#### [Exercise]
Turn the data below into a Markdown table with the columns "Row" and "Line", giving each nonblank line its own numbered row and leaving out blank lines. Leave the pictures out of the table.

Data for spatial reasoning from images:

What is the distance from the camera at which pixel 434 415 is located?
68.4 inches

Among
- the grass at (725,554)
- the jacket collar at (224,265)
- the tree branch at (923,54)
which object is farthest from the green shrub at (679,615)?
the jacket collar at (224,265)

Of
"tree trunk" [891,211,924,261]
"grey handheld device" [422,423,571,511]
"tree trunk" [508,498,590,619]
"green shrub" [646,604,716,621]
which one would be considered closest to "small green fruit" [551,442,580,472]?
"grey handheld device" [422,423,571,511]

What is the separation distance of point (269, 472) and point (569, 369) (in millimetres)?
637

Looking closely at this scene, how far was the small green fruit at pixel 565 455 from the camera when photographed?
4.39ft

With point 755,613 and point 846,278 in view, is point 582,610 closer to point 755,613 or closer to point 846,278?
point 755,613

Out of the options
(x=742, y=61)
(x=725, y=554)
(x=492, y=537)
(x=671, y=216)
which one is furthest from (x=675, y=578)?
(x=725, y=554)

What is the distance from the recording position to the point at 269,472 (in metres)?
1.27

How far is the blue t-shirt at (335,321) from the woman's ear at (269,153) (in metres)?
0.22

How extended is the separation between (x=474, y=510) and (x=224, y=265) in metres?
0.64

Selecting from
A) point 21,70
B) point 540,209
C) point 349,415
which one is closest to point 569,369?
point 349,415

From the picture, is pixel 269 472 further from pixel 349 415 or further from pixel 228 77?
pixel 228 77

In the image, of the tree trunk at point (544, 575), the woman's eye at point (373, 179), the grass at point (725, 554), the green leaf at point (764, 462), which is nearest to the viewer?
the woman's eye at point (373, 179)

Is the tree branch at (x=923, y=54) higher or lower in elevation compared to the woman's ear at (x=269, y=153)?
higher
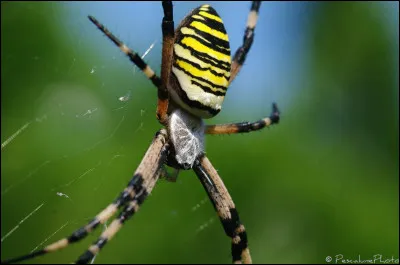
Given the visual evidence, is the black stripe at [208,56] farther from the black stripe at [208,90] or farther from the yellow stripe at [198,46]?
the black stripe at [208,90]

#### [Response below]
| Row | Line |
|---|---|
| 1 | What is the distance from the camera at which pixel 434 415 is located? |
| 2 | 68.4 inches |
| 3 | Among |
| 4 | - the grass at (725,554) |
| 5 | - the jacket collar at (224,265) |
| 6 | - the tree branch at (923,54) |
| 7 | which object is farthest from the green shrub at (679,615)? |
| 8 | the jacket collar at (224,265) |
| 9 | Of |
| 10 | "tree trunk" [891,211,924,261] |
| 11 | "grey handheld device" [422,423,571,511] |
| 12 | "tree trunk" [508,498,590,619] |
| 13 | "green shrub" [646,604,716,621] |
| 14 | which one would be considered closest to "small green fruit" [551,442,580,472]? |
| 15 | "grey handheld device" [422,423,571,511] |
| 16 | What is the separation distance of point (269, 472) and point (569, 369) (in millimetres)? |
| 17 | 637 |
| 18 | Looking closely at this scene, how far was the small green fruit at pixel 565 455 from the camera when photographed? |
| 19 | 4.39ft |
| 20 | With point 755,613 and point 846,278 in view, is point 582,610 closer to point 755,613 or closer to point 846,278? |
| 21 | point 755,613 |
| 22 | Out of the options |
| 23 | (x=742, y=61) |
| 24 | (x=725, y=554) |
| 25 | (x=492, y=537) |
| 26 | (x=671, y=216) |
| 27 | which one is furthest from (x=675, y=578)? |
| 28 | (x=725, y=554) |
| 29 | What is the distance from the recording position to the point at 269,472 (in metres)? |
| 30 | 1.27 |
| 31 | How far is the blue t-shirt at (335,321) from the woman's ear at (269,153) (in metres)? |
| 32 | 0.22 |
| 33 | How extended is the separation between (x=474, y=510) and (x=224, y=265) in metres? |
| 34 | 0.64 |
| 35 | Selecting from |
| 36 | A) point 21,70 |
| 37 | B) point 540,209 |
| 38 | C) point 349,415 |
| 39 | which one is closest to point 569,369? |
| 40 | point 349,415 |
| 41 | From the picture, is pixel 269 472 further from pixel 349 415 or further from pixel 228 77? |
| 42 | pixel 228 77 |
| 43 | In the image, of the tree trunk at point (544, 575), the woman's eye at point (373, 179), the grass at point (725, 554), the green leaf at point (764, 462), which is nearest to the viewer? |
| 44 | the woman's eye at point (373, 179) |
| 45 | Is the tree branch at (x=923, y=54) higher or lower in elevation compared to the woman's ear at (x=269, y=153)? |
| 46 | higher |
| 47 | Given the visual evidence, is the black stripe at [208,56] farther from the black stripe at [208,90] or farther from the yellow stripe at [198,46]? |
| 48 | the black stripe at [208,90] |